Aluno: Rodrigo JosÉ Fragoso LuÍs
Resumo
The Investment Policy Statement (IPS) is tailored for Mr. and Mrs. Campbell, an American couple living in Portugal with a three-year-old son. Thomas runs his own physiotherapy clinic while Emma practices ophthalmology at a renowned private hospital. They have accumulated USD 190,000 in savings and aim to invest these funds to ensure their son can freely choose an educational program at his discretion in the future.
To accomplish their objective of achieving USD 558.482,72 in real terms within a 15-year timeframe, the investment plan must generate an annual real rate of return of 9.10%. Thomas and Emma’s preference is to invest exclusively in US Stock Exchanges using USD. Moreover, they want to limit their investments to large and mega-cap companies, and no leverage nor short-selling strategies are considered. The Strategic Asset Allocation (SAA) should follow a conservative approach with a larger proportion of bonds relative to equity, therefore the advisor decides to assign 76.43% of their portfolio to U.S. T-Notes/U.S. money market securities and allocate the remaining 23.57% to U.S. equities. Considering financial characteristics such as job security, liquidity requirements, and tax status, along with the family’s relatively youthful age and risk-aversion levels, the investment philosophy followed in this IPS is a value investing philosophy.

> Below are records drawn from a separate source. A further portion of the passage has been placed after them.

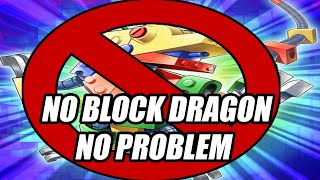 No Block Dragon No Problem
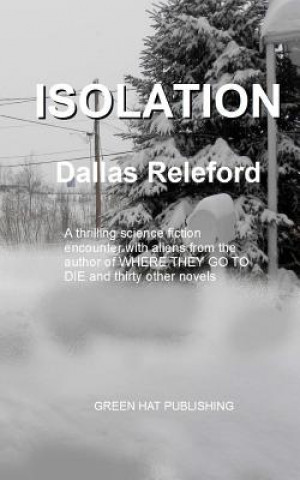 Kniha Isolation Dallas Releford
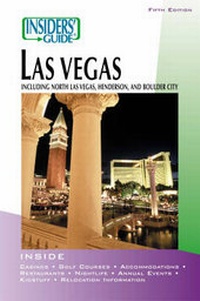 Abbildung von: Insiders' Guide to Las Vegas - Globe Pequot Press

The advisor implements strict screens for the security selection phase and then relies on Modern Portfolio Theory (MPT) to determine the expected return and volatility of the optimal portfolio. The portfolio is constituted of 15 stocks and its expected return is exactly 9.10% with a volatility of 1.36% and a Sharpe ratio of 3.56.
Several risk mitigation strategies are implemented throughout the IPS, namely the application of Roy’s Safety-First criterion and the application of Historical VaR and Monte Carlo VaR.